I bagged my brakes that came with my Saltist and I am currently using old Shv brakes. I red with the round side out and one of the little clear/white brakes. I had the same issue. The brakes that came with the Saltist were too heavy for my taste.


----------



## basstardo (Jun 5, 2006)

I may try that. I can still smoke the Saltist with my 525 right now, but I haven't had a chance to get out to tune it up yet. 

Jason, let's start another thread and plan a day to get out there. The weekend of the 26th is no good for me, but any other time I'm good to go.


----------



## kenyee (Nov 27, 2007)

Jebson38 said:


> I red with the round side out


Jebson: fyi, the brakes are supposed to be used flat side out according to Daiwa. I used my slx all season w/ them round side out though


----------



## basstardo (Jun 5, 2006)

I think round side out would provide less braking since there is less surface contact.


----------



## squalus (Sep 26, 2007)

Terry

I recently picked up a SL30SH used that didn't come with brake blocks so I just started using it brakeless (and I'm a beginner to conventional casting) So far no major problems and I even used it on the water a couple days ago.

ooeric:


ooeric said:


> i believe the order from strongest to lightest
> 
> R B R B
> R W R W
> ...


This is really helpful information if I ever get hold of some brake blocks for my SLOSH. Guess I should try them out if I can get some! 

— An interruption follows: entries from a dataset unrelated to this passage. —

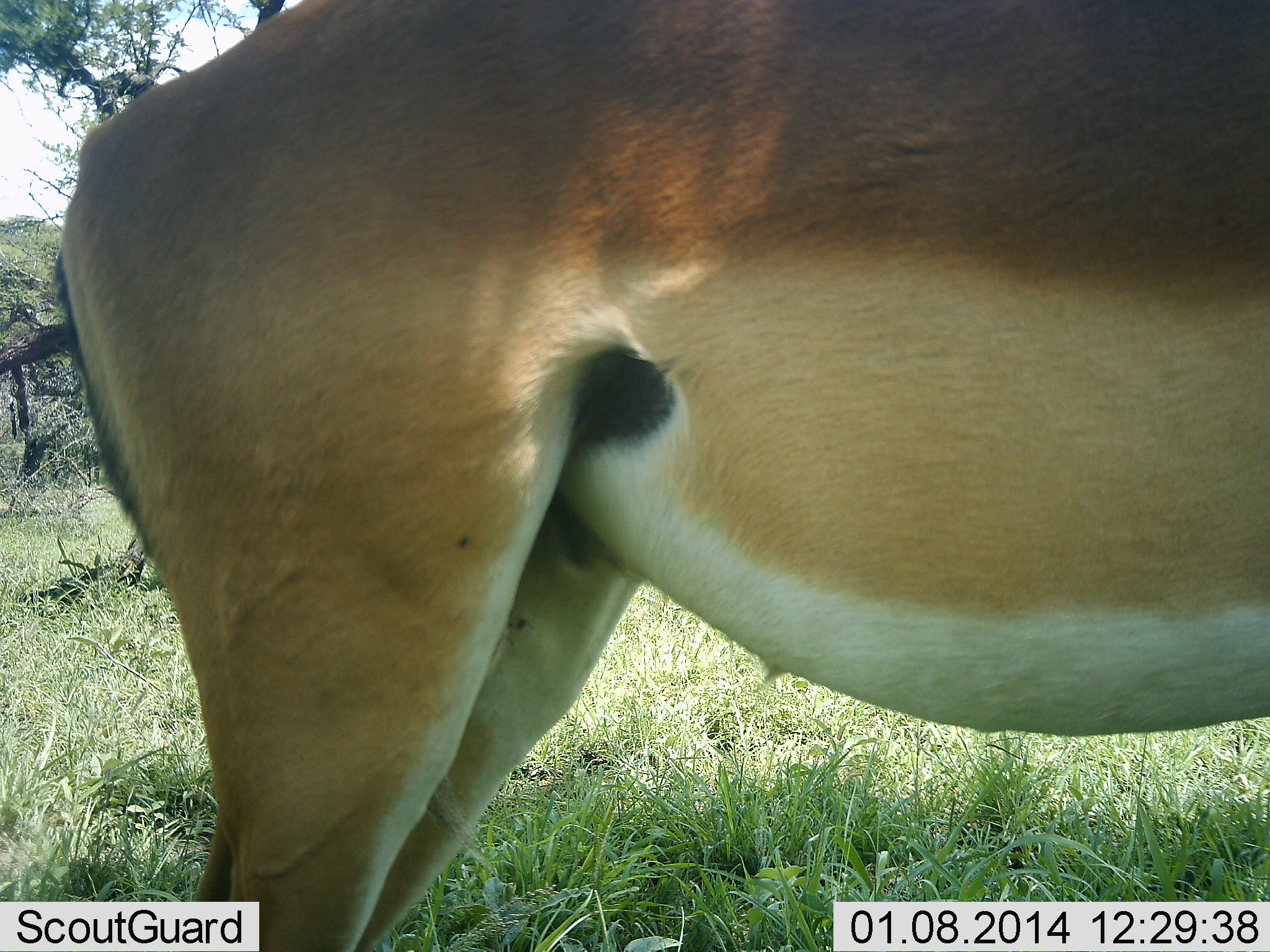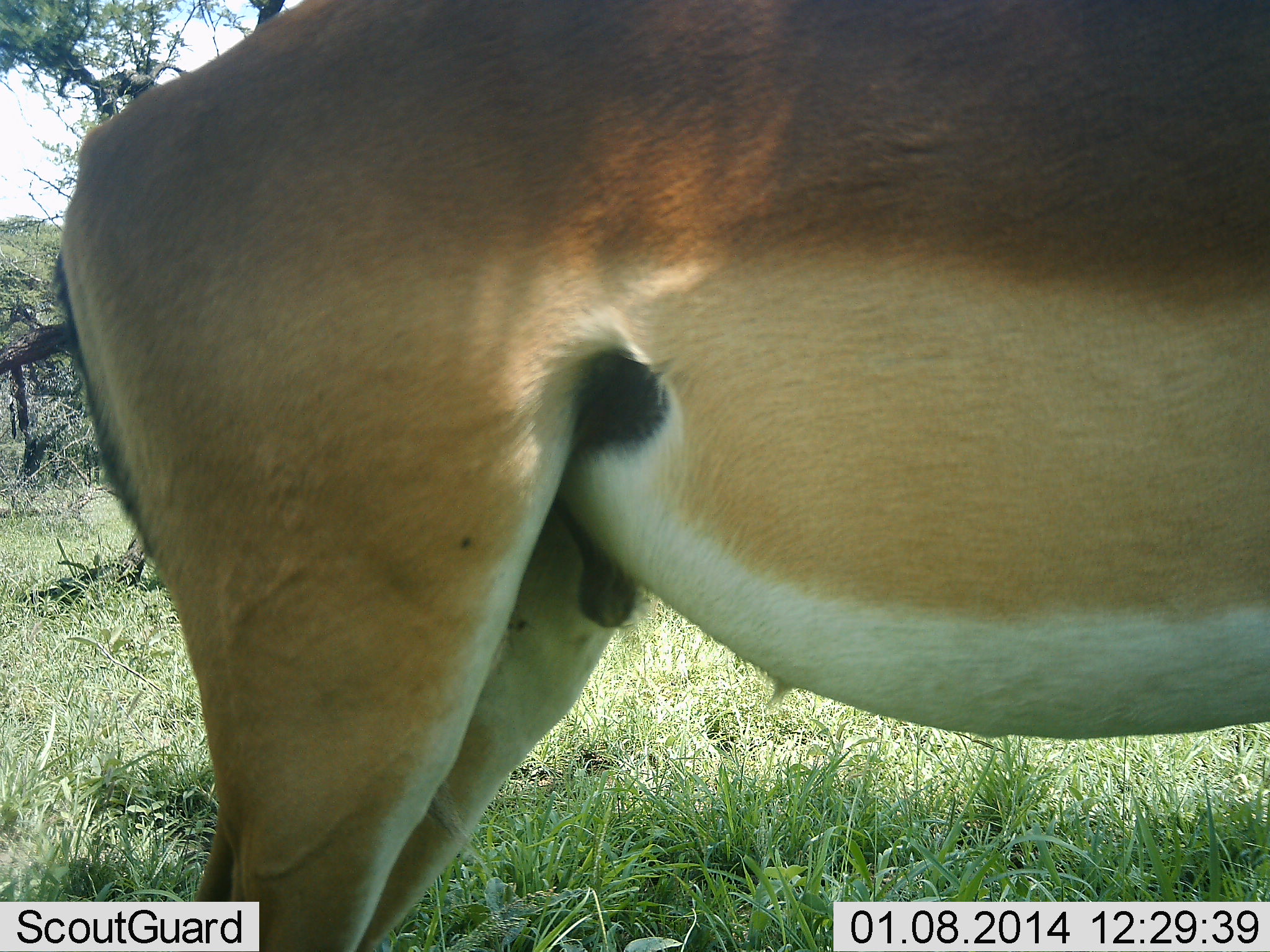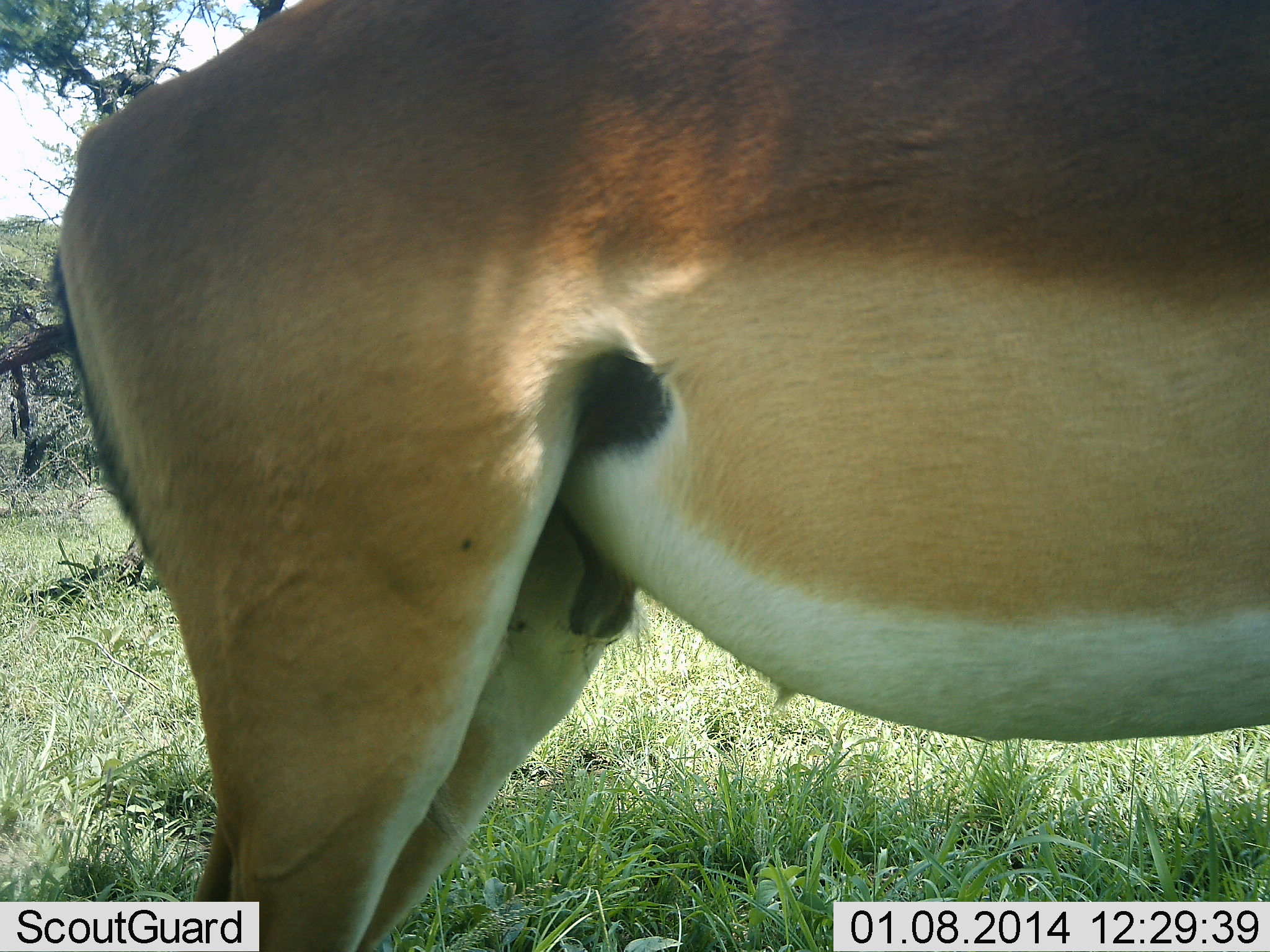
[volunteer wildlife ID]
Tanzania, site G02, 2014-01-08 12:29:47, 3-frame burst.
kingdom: Animalia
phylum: Chordata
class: Mammalia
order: Artiodactyla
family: Bovidae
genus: Aepyceros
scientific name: Aepyceros melampus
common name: impala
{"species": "impala (Aepyceros melampus)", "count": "1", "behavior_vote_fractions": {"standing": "100%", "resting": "0%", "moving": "0%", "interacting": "0%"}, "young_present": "0%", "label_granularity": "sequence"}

Maybe the Mods should put this reference info in the Bible??


----------



## basstardo (Jun 5, 2006)

I plan to give it a shot without brakes, but fishing a 20mph headwind with no brakes doesn't sound like a good idea. That's one benefit of the 525 Mag over this reel. Easily adjustable.


----------



## squalus (Sep 26, 2007)

yep a 20mph headwind could easily spell b-i-r-d-s-n-e-s-t!


----------



## mud (Sep 23, 2007)

basstardo said:


> I plan to give it a shot without brakes, but fishing a 20mph headwind with no brakes doesn't sound like a good idea. That's one benefit of the 525 Mag over this reel. Easily adjustable.


you should have been at TCC and saw my casting Terry! Was like I was using a rocket launcher.....low and fast and with no pun intended I just couldnt get it up to that purdy arc that day  Been working on that tho. Since you build rods try cutting different sizes of straws like the wd-40 cans have or cofee straws and let us know how it works out or bring the whole set up to TCC. opcorn:


----------



## basstardo (Jun 5, 2006)

mud said:


> you should have been at TCC and saw my casting Terry! Was like I was using a rocket launcher.....low and fast and with no pun intended I just couldnt get it up to that purdy arc that day


Look at the sky. I try to hit a cloud or something. Helps me anyway. Low and fast is good if the wind is bad.  

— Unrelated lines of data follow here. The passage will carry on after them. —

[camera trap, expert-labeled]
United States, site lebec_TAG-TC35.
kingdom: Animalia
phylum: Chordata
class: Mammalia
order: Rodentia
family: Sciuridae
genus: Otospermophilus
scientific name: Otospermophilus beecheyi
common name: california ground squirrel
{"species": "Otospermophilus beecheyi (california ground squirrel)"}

As for the brakes, I talked to Clay some more tonight, and I'm going to try a few things out. Hopefully I'll have a few things to try by the next get together. :beer:


----------



## eric (Oct 24, 2007)

ooeric said:


> i believe the order from strongest to lightest
> 
> R B R B
> R W R W
> ...



oh sorry i forget to mention

the R can be reversed round or flat for more or less.

the B can be reversed flat or wider flat.

the W are same sizes top and bottom.


hope some of you guys who use daiwas like me found this post helpful.


----------



## Ian (Nov 28, 2007)

yeah i agree with basstardo,you probally want brakes,especially throwing eight and bait,i use em,gives me more confidence and which ill cast with more power and let it rip,using lures and such you dont need them,i use the red and black on differnt reels,i dont think it henders much distance my confidence will make up for it.


----------



## basstardo (Jun 5, 2006)

The thing that matters is not how far you can throw, but that you at least get a bait in the water. If you've got a super fast reel and it blows up during a drum run, it'll make you wish you had a slower reel! I just want to get mine setup to where it throws to where I like it, but is still pretty bombproof.


----------



## MRC (Jan 4, 2008)

My SL30SH and SLX30SHA both came with red and white brakes. Where are these black brakes coming from? I don't need any, just curious.


----------



## basstardo (Jun 5, 2006)

The Saltists are coming with them. At least mine did.


----------